Estoy ya preparando la próxima entrega, en la que hablaré de datos, de Inteligencia Artificial, de automatización, del avance tecnológico, de la transformación digital de la sociedad … toda esa gran cantidad de nuevas disciplinas que ahora nos pillan por sorpresa (yo llevo tiempo siguiéndolas y tratando de comprenderlas), pero que llevan ya tiempo entre nosotros, aunque silenciadas por la agenda de los mass media. Y pueden ser de gran ayuda para la pandemia y el proceso de desescalada, tanto desde el punto de vista médico como de gestión política. Pero hoy sólo reflexionaré sobre la importancia de la transparencia en la transmisión del dato, y más cuando de éste dependen decisiones importantes. En el siglo XXI no es de recibo que cuando una decisión (desescalada) depende de ‘parámetros’ cuantificables (como ellos mismo dicen), la comunidad (los que sufrimos y cumplimos esta desescalada) no conozcamos ese ‘bruto’ de datos que nos permitiría entender mejor las decisiones. Y sobre todo la comunidad científica (a toda y no sólo a los que asesoran las decisiones de las autoridades), para poder sacar sus conclusiones y aportar (palabra clave por aquello de que cuatro ojos ven mucho más que dos) sus propios argumentos, enriqueciendo el debate y dotándo esa futura toma de decisiones de un mayor rigor.

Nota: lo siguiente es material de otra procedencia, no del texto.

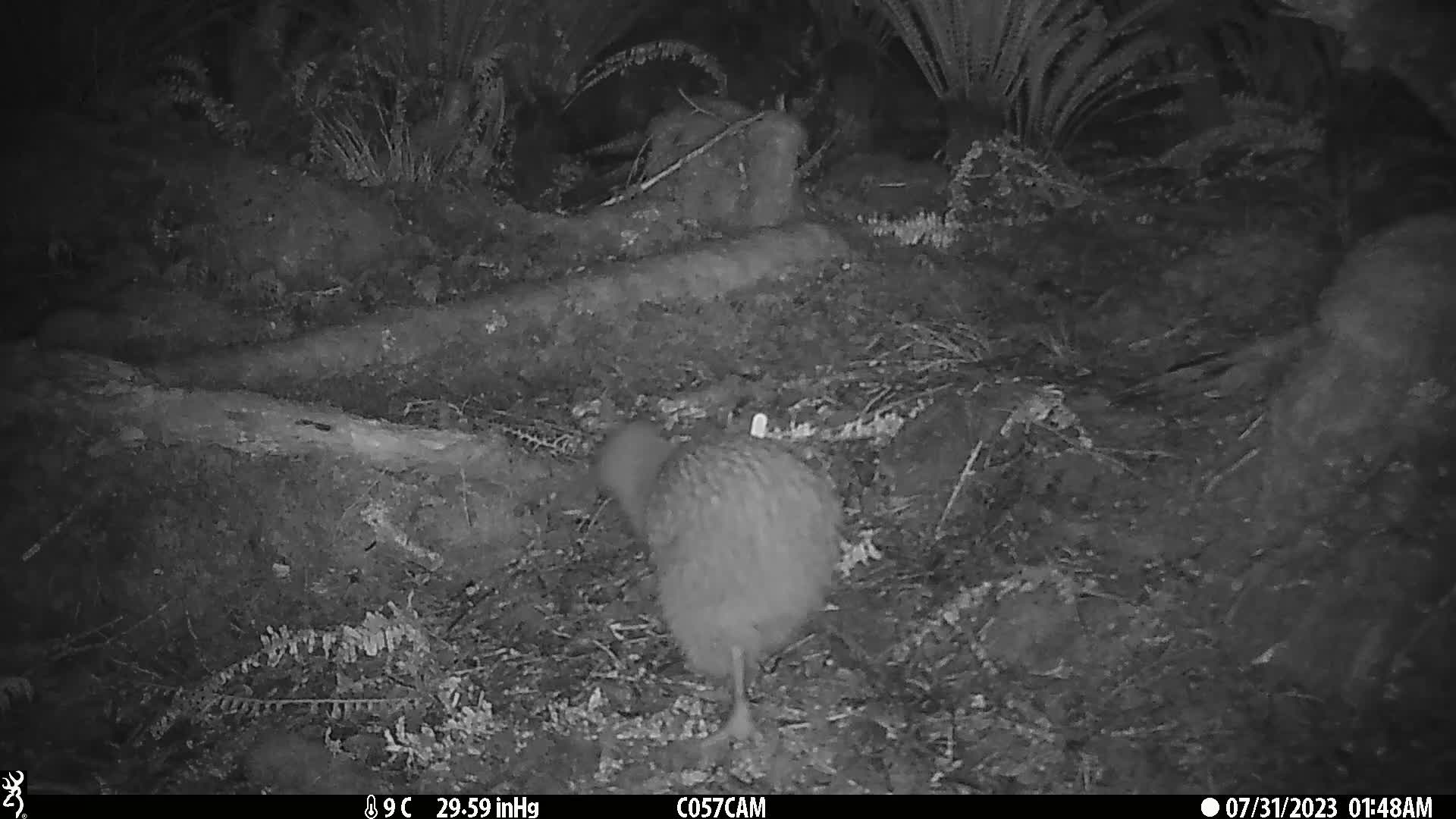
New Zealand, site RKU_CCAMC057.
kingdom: Animalia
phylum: Chordata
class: Aves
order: Apterygiformes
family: Apterygidae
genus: Apteryx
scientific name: Apteryx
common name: kiwi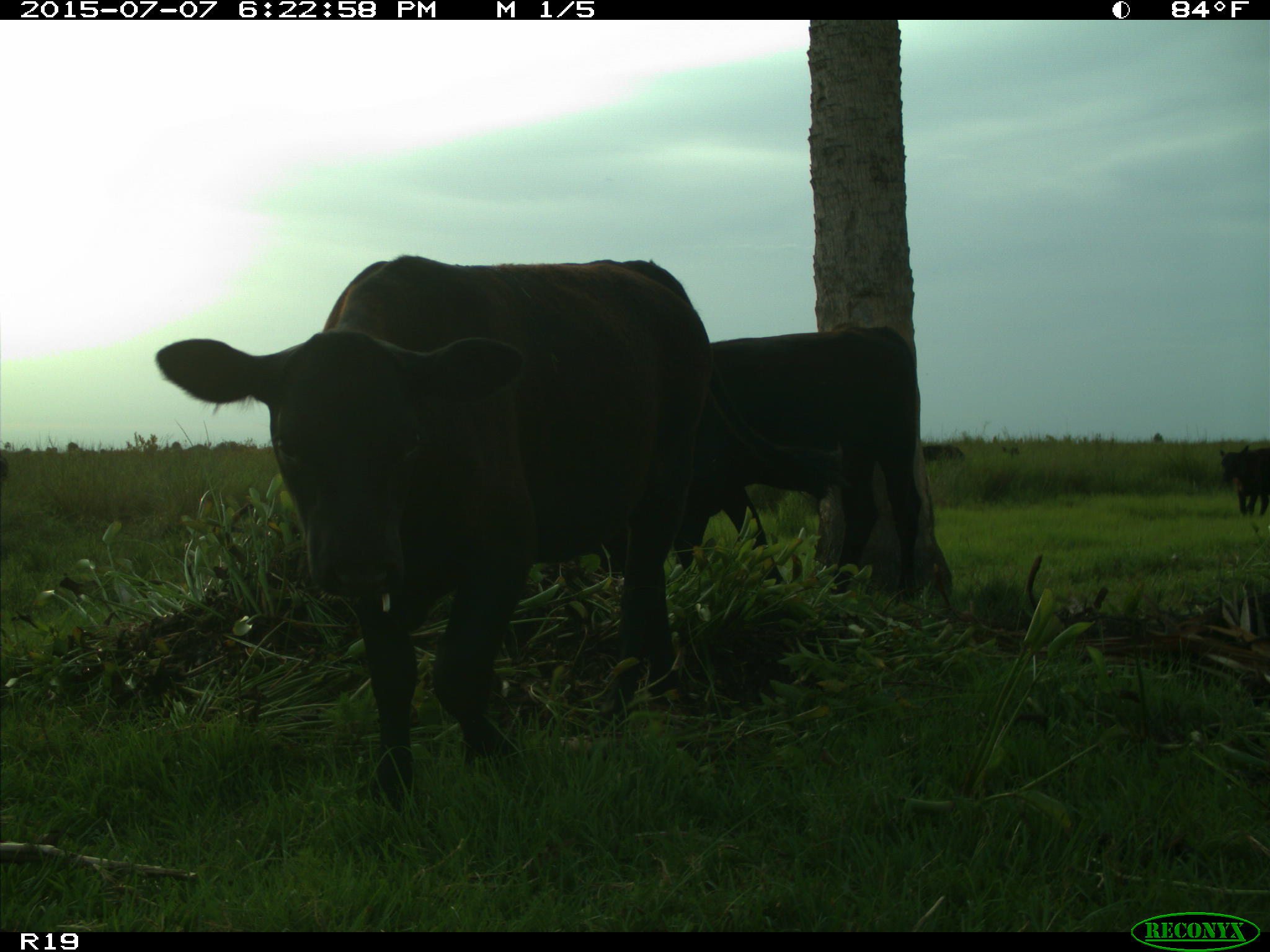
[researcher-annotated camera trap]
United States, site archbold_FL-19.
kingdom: Animalia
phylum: Chordata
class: Mammalia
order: Artiodactyla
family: Bovidae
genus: Bos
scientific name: Bos taurus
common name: domestic cow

En el siglo XXI no es de recibo que cuando una decisión (desescalada) depende de ‘parámetros’ cuantificables (como ellos mismo dicen), la comunidad (los que sufrimos y cumplimos esta desescalada) no conozcamos ese ‘bruto’ de datos que nos permitiría entender mejor las decisiones. Y sobre todo a la comunidad científica

«Podrían ponerse de acuerdo el Gobierno y las CCAA y publicar los informes técnicos (tanto los de las CCAA como los del Gobierno) en la página del Ministerio de Sanidad para que la población este informada y para que expert@s en salud pública podamos analizarlos y compararlos?», pedía en un tuit en relación a la desescalada,la doctora Helena Legido-Quigley, profesora asociada en la Saw Swee Hock School Of Public Health de Sigapur y una de las expertas a las que han acudido algunos medios de comunicación. Algo tan sencillo y lógico como esto para el gran público y, al parecer, tan complicado y obtuso para los que nos gestionan. Al final, todos los datos se conocerán, y hacer lecturas interesadas es pan para hoy y hambre para el mañana del responsable que ordena el sesgo en la información, aparte de una enorme inutilidad (dato que tengo, dato que comparto). Mucho peor que no darlos, hacerlos públicos, es filtrar esos datos porque, además de restar credibilidad a los mismos, se puede producir el mismo sesgo (te los doy si…). Los gabinetes de comunicación hace tiempo que pienso que son más barreras que caminos para que discurra la información, al contrario que la causa que los originó: regular la relación entre los medios y las entidades, públicas o privadas para facilitar el acceso a la información habida cuenta de la gran cantidad de nuevos medios que se han creado, afortunadamente. Funciona más el ‘yo te digo lo que debes saber porque, o es eso o no es nada’. La torpeza del censor (parcial o total), sea quien sea, está en que, salvo en contadas ocasiones, al final todo se conoce, se sabe y se pone en conocimiento del gran público, como muchas veces se ha demostrado, quedando así retratado su responsable. Bajo el oscurantismo de negar los datos, siempre está el fácil argumento del que busca en la desinformación una excusa para justificar su gestión. Vale aquí, como conclusión, acudir al refranero: dime de que presumes y te diré de qué careces. Pues eso. Comunicación en (estado de…) alarma.